Jack was the pet and assistant of double leg amputee signalman James Wide, who worked for the Cape Town–Port Elizabeth Railway service. James “Jumper” Wide had been known for jumping between railcars until an accident where he fell and lost both of his legs. To assist in performing his duties, Wide purchased a chacma baboon in 1881, and trained him to push his wheelchair and to operate the railways signals under supervision.
Jack was put in charge of the coal yard keys and also did the station’s gardening, until Wide learned that the baboon was skilled at operating signals. Jack learned each lever by name and was able to push them into position when a train approached at Uitenhage station.

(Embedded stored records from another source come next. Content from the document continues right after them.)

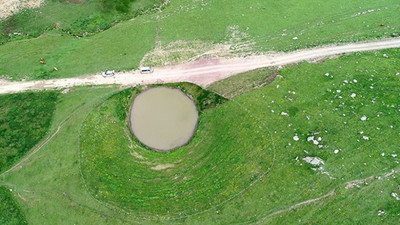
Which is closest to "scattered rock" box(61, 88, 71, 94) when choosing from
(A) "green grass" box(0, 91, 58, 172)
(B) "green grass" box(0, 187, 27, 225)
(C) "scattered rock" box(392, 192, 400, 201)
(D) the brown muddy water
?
(A) "green grass" box(0, 91, 58, 172)

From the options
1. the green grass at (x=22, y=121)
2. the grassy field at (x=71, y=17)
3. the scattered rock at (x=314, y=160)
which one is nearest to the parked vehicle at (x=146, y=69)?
the green grass at (x=22, y=121)

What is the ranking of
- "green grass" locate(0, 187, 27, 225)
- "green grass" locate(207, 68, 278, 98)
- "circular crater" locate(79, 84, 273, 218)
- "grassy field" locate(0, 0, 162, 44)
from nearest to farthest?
"circular crater" locate(79, 84, 273, 218) < "green grass" locate(0, 187, 27, 225) < "green grass" locate(207, 68, 278, 98) < "grassy field" locate(0, 0, 162, 44)

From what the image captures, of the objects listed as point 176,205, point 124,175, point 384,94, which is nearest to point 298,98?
point 384,94

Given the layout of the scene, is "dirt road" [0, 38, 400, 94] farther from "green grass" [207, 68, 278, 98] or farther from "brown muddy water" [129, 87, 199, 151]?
"brown muddy water" [129, 87, 199, 151]

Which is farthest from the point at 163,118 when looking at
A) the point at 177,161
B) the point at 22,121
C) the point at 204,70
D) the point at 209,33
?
the point at 22,121

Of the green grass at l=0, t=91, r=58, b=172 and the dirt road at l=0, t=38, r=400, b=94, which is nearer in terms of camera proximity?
the green grass at l=0, t=91, r=58, b=172

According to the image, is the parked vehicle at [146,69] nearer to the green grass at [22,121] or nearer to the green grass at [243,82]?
the green grass at [243,82]

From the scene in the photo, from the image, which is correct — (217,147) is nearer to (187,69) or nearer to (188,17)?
(187,69)

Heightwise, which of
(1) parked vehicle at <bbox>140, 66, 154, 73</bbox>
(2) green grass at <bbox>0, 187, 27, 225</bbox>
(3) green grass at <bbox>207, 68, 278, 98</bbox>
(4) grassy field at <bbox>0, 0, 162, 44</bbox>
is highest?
(4) grassy field at <bbox>0, 0, 162, 44</bbox>
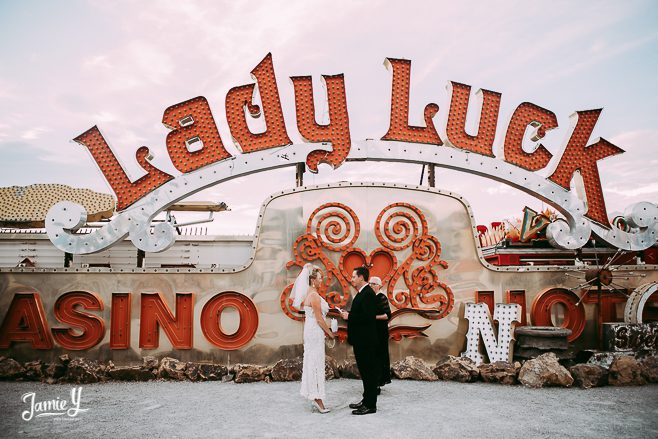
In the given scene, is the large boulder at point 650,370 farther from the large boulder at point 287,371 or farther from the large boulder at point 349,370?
the large boulder at point 287,371

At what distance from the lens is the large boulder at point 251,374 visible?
8.32m

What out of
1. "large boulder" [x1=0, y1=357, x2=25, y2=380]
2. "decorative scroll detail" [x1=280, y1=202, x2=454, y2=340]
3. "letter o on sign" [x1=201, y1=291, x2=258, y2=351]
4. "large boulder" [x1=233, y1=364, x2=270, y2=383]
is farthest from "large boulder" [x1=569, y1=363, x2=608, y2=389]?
"large boulder" [x1=0, y1=357, x2=25, y2=380]

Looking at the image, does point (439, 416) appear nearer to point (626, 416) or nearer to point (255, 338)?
point (626, 416)

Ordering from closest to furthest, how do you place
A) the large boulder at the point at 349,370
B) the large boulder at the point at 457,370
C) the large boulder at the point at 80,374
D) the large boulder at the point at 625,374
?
the large boulder at the point at 625,374 → the large boulder at the point at 457,370 → the large boulder at the point at 80,374 → the large boulder at the point at 349,370

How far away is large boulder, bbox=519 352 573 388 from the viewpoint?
7.66 metres

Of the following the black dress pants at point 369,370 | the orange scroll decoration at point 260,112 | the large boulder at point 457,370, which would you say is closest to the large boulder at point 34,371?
the orange scroll decoration at point 260,112

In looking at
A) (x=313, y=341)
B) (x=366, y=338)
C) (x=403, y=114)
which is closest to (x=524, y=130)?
(x=403, y=114)

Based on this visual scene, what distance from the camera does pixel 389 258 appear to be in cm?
930

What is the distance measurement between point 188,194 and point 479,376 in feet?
20.9

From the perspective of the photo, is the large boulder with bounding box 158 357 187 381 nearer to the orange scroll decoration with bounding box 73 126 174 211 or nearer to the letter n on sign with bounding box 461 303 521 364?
the orange scroll decoration with bounding box 73 126 174 211

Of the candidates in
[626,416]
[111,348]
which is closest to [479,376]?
[626,416]

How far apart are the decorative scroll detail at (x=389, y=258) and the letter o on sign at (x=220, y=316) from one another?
66 cm

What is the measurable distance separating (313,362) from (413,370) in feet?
9.60

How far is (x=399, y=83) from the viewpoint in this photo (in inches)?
394
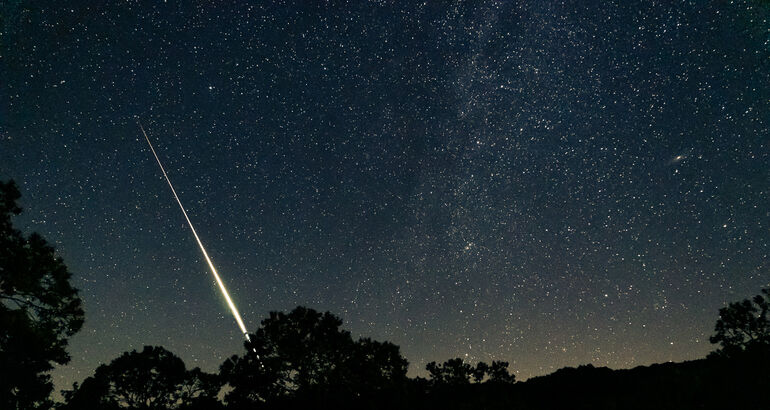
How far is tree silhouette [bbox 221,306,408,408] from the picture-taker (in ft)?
89.1

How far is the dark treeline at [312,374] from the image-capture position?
28.7 feet

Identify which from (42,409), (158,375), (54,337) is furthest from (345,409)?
(158,375)

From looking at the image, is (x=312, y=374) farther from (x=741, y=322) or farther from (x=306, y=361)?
(x=741, y=322)

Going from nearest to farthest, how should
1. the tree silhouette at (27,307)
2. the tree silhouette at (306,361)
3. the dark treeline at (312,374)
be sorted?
1. the dark treeline at (312,374)
2. the tree silhouette at (27,307)
3. the tree silhouette at (306,361)

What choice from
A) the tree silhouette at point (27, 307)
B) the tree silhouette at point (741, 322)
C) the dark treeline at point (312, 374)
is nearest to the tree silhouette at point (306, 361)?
the dark treeline at point (312, 374)

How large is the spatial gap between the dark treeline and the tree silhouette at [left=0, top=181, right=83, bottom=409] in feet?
0.11

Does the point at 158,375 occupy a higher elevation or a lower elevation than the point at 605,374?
higher

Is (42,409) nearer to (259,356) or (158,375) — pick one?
(259,356)

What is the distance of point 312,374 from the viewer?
27016 mm

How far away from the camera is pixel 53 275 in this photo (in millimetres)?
14203

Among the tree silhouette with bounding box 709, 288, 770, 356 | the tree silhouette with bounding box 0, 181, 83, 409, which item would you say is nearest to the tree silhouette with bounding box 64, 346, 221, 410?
the tree silhouette with bounding box 0, 181, 83, 409

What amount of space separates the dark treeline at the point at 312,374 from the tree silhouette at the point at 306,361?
76 mm

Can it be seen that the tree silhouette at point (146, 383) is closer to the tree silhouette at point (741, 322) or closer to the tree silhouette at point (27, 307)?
the tree silhouette at point (27, 307)

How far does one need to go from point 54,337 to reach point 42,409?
280 inches
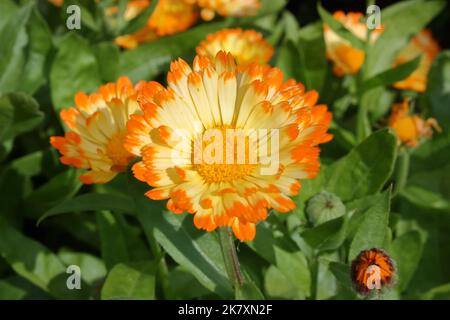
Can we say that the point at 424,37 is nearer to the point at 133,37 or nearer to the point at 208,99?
the point at 133,37

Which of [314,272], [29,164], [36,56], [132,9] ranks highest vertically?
[132,9]

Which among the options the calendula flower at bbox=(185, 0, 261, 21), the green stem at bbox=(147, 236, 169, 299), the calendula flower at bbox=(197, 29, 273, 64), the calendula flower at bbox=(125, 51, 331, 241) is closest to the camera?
the calendula flower at bbox=(125, 51, 331, 241)

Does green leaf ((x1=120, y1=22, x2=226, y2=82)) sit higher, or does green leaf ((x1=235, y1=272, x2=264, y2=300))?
green leaf ((x1=120, y1=22, x2=226, y2=82))

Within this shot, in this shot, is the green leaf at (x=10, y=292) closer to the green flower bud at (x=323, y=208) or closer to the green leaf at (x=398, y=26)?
the green flower bud at (x=323, y=208)

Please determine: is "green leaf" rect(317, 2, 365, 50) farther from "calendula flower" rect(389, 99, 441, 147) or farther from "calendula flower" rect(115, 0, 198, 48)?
Result: "calendula flower" rect(115, 0, 198, 48)

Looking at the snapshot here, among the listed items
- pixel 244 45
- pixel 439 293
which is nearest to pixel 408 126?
pixel 439 293

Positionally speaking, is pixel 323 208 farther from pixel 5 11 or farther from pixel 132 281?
pixel 5 11

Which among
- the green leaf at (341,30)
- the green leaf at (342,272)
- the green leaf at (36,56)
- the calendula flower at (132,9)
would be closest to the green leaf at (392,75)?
the green leaf at (341,30)

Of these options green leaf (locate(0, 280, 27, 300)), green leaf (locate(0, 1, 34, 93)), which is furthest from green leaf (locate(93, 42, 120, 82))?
green leaf (locate(0, 280, 27, 300))
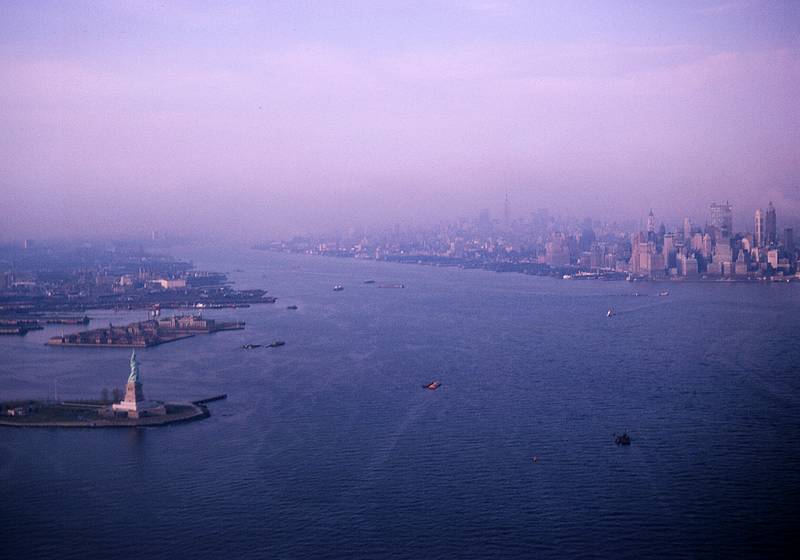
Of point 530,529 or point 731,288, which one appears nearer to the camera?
point 530,529

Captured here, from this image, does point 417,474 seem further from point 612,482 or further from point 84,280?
point 84,280

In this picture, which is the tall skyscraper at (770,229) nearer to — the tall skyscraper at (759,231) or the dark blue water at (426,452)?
the tall skyscraper at (759,231)

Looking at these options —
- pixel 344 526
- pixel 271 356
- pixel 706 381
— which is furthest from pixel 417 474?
pixel 271 356

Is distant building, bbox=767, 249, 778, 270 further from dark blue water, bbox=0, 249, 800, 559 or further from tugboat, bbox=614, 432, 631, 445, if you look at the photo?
tugboat, bbox=614, 432, 631, 445

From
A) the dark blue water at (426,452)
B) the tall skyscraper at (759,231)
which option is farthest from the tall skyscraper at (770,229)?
the dark blue water at (426,452)

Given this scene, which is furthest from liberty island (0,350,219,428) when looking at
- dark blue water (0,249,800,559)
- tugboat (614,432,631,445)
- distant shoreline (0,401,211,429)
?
tugboat (614,432,631,445)
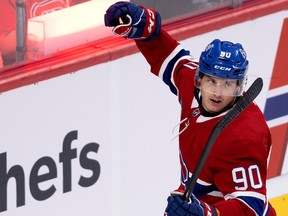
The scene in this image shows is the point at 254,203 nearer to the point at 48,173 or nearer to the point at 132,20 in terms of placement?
the point at 132,20

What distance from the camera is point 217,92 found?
18.3ft

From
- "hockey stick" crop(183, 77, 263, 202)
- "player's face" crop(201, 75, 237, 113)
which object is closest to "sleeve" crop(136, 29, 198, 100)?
"player's face" crop(201, 75, 237, 113)

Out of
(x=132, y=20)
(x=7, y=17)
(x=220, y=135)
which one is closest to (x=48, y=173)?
(x=7, y=17)

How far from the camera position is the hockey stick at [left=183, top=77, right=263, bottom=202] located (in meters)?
5.31

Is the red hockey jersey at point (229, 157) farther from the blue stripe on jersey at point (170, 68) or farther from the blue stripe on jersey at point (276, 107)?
the blue stripe on jersey at point (276, 107)

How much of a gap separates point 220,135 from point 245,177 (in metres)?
0.20

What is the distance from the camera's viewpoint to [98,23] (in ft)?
21.9

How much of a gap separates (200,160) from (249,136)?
0.99 ft

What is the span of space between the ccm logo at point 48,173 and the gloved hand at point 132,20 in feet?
2.83

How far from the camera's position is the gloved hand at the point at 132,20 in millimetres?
5770

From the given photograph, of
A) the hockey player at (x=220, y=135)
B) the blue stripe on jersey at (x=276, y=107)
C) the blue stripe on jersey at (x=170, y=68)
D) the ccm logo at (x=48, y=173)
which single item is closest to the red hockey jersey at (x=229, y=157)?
the hockey player at (x=220, y=135)

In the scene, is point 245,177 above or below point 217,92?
below

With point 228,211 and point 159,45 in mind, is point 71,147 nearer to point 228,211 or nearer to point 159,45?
point 159,45

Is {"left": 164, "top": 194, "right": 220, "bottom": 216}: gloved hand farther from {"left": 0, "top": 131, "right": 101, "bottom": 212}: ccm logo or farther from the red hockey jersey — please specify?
{"left": 0, "top": 131, "right": 101, "bottom": 212}: ccm logo
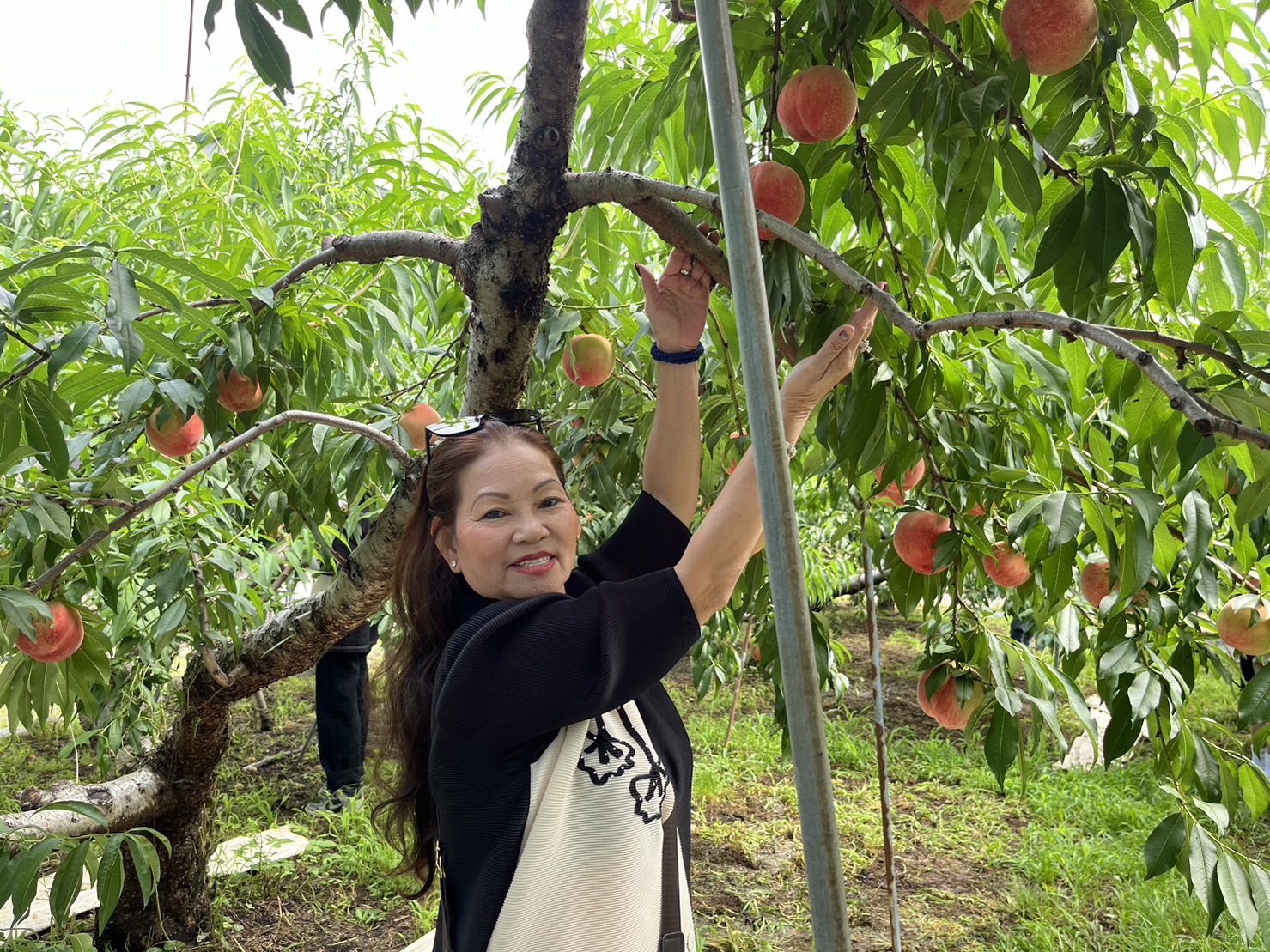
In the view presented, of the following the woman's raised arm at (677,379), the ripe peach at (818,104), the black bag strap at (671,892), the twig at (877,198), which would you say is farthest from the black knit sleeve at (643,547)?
the ripe peach at (818,104)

Wide would hold up one or two fingers (as a signal to the animal) and Jack would then pull the correct lever. Finally, Jack needed no instructions from his master and he really knew which lever to operate for each approaching train. Although the baboon was always under the eye of his master James Wide, Jack never made a mistake or required telling twice.
This way the baboon Jack became popular for his unusual act and was one of the sights of Uitenhage for many years, astonishing all the people who witnessed his unusual feat of operating railway signals. However, when a prominent lady complained about this to the railway authorities, both Jack and Wide were fired.
Nonetheless, upon pleading from James Wide, the system manager tested and verified the adeptness of baboon Jack at operating signals. Wide got his job back and Jack was also hired, becoming the only baboon in history to go to work for the railroad. From that day, the baboon was known as Jack the Signalman. For his labor, Jack was paid twenty cents a day, and half a bottle of beer each week. It is widely reported that in his nine years of employment with the railway company, Jack never made a single mistake.
After 9 years of living with Wide, Jack died in 1890 after developing tuberculosis. Jack’s skull is in the collection of the Albany Museum in Grahamstown.